“Ambush” corporate makeovers and spontaneous innovation

corporate-makeover

Ok I admit it, I’m obsessed by the makeover segments on the morning talk shows. Hoda and Kathy Lee pull someone out of the audience with 1970s’ hair and a pair of mom jeans. One hour later they come out from behind the curtain, almost unrecognizably gorgeous, in a trendy party dress and a hair style that takes 10 years off their age. Their family weeps during the reveal, and the ambush target can say nothing but “Oh my god, oh my god !!”

It makes me think to myself about how corporate or brand re-do’s are so glacial. My experience is that by the time many companies release the makeover, the market has already shifted again.

And yes, just like with the ambush makeovers on TV, there is definitely a risk in being too hasty when applying a new style to an established brand or process. But isn’t there something to be said for a more spontaneous innovation that acts on impulse in much the same was fickle customers shift in their buying preferences?

Granted, spontaneous innovation has its risks. Personal history tells me that you know when it happens because you’ll say on the way out of the meeting/call, “oh my god, how are we ever going to pull this thing off ?”

The natural enemy of “ambush” corporate makeovers and spontaneous innovation is faint at heart senior enterprise management. They tend to feel that change needs to be analyzed in advance and deployed in a formulaic process over longer periods of time. They also feel that unless the innovation can be scaled immediately across all current customers (the innovators dilemma) there is no reason to waste the time.

The natural enemy of these execs are the ambush or spontaneous innovators, who gravitate target the right client for a more surgical innovation in expectation that it will scale after the smaller targeted success.

One can easily see that there is a rogue element to this approach to makeovers and innovation. This starts with the hiring philosophy of the enterprise. Most recruiters and hiring managers are extremely wary of corporate revolutionaries. That’s why there is no corporate reward structure that encourages disruption — there are, however, sometimes structures to block it.

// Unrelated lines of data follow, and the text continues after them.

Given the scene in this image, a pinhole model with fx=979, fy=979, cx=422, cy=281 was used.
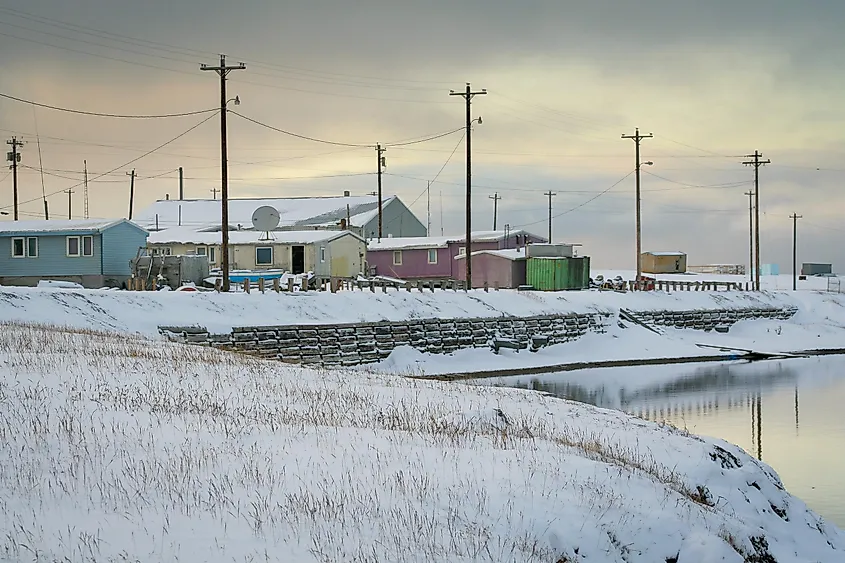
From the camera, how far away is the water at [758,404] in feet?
64.7

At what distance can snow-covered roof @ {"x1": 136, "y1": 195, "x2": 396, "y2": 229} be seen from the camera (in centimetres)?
9338

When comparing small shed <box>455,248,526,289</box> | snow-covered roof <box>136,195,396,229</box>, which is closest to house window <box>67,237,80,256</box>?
small shed <box>455,248,526,289</box>

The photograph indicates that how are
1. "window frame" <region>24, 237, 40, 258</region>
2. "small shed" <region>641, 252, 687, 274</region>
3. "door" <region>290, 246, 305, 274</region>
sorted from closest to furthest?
1. "window frame" <region>24, 237, 40, 258</region>
2. "door" <region>290, 246, 305, 274</region>
3. "small shed" <region>641, 252, 687, 274</region>

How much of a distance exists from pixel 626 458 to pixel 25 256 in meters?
45.0

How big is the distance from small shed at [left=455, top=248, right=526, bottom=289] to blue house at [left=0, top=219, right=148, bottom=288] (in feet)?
81.4

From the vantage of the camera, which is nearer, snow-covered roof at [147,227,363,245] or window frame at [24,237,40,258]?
window frame at [24,237,40,258]

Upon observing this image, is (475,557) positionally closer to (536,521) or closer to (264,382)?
(536,521)

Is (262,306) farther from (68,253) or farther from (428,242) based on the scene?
(428,242)

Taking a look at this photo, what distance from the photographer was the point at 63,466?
10.2 metres

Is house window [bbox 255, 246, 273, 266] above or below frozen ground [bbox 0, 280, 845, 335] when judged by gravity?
above

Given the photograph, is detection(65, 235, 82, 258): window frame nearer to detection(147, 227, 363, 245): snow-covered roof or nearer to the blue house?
the blue house

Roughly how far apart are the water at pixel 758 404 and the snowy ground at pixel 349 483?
3.84 meters

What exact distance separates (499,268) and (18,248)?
3059cm

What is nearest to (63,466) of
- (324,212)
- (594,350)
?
(594,350)
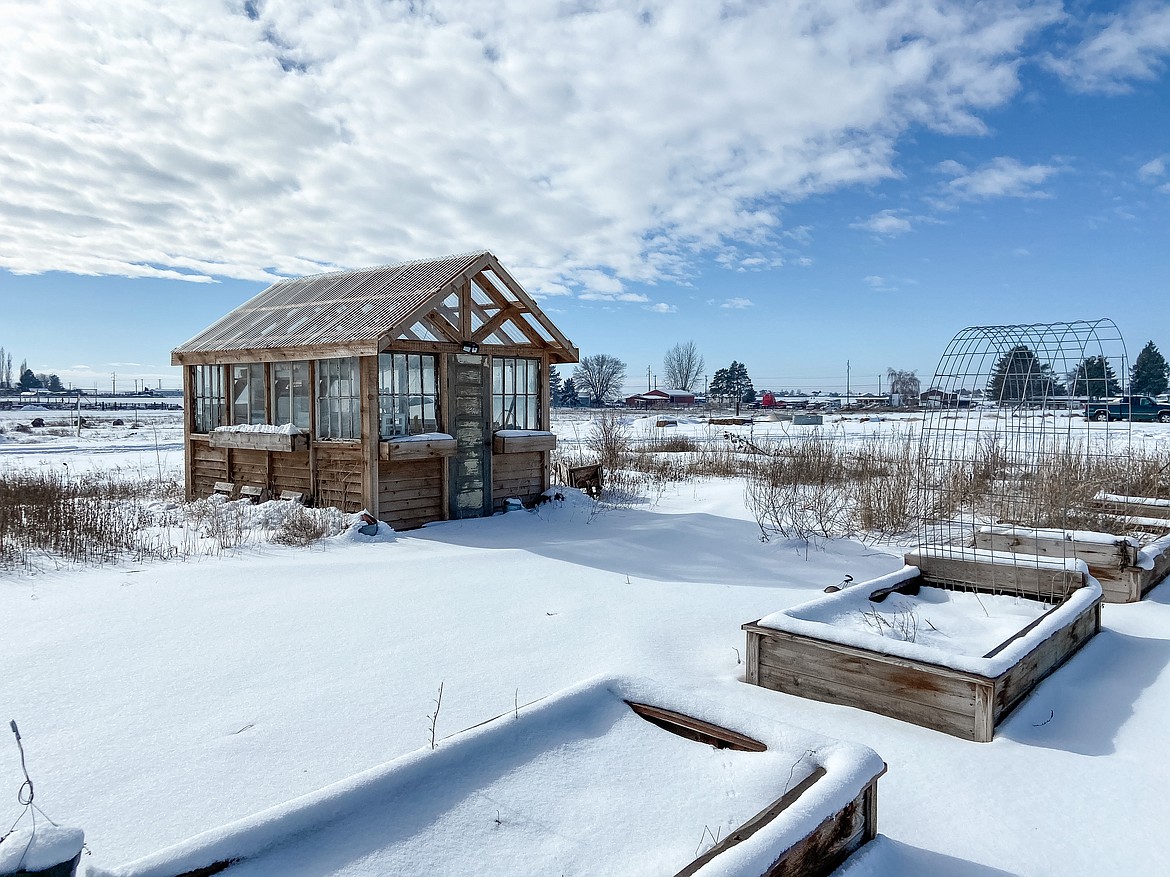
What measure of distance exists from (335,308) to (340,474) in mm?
2766

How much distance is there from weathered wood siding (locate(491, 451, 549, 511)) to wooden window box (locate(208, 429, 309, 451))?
2934 millimetres

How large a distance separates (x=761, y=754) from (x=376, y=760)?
1.80 meters

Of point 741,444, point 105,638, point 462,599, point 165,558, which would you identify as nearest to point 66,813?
point 105,638

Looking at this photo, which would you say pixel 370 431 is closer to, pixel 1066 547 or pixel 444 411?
pixel 444 411

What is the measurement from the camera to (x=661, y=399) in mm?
90000

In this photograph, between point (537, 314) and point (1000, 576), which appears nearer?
point (1000, 576)

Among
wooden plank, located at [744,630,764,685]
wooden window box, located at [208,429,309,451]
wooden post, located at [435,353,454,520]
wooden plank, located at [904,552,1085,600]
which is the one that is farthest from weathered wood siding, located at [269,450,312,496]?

In other words, the thought of transforming an old corporate look (or product) to something trendier in a matter of weeks or months gives headquarters heartburn. There are, however, three ways to accommodate both innovation anxiety and innovation obsession.

One is to put innovation on the slow track risking paralysis by analysis and a very slow trajectory for go-to-market strategy.

The second is to shift to a culture of disruptive innovation and eliminate glacial thinking by design or attrition. This must be accompanied by a rewards plan that encourages, or requires, creative risk taking.

The third, and arguably most realistic, is a hybrid approach which maintains sensitivity to more cautions headquarters management. It establishes small, high performance disruption teams that operate autonomously and away from the normal slow motion transformation bureaucracy, but that are still accountable for incremental revenue and protection of the brand.

These internal innovation studios or incubators are a way of identifying the high acceleration talent that thrive on things like ambush makeovers and spontaneous innovation. Combining them in a disruption friendly organization, even if only used ad hoc, is a way to balance tradition with transformation.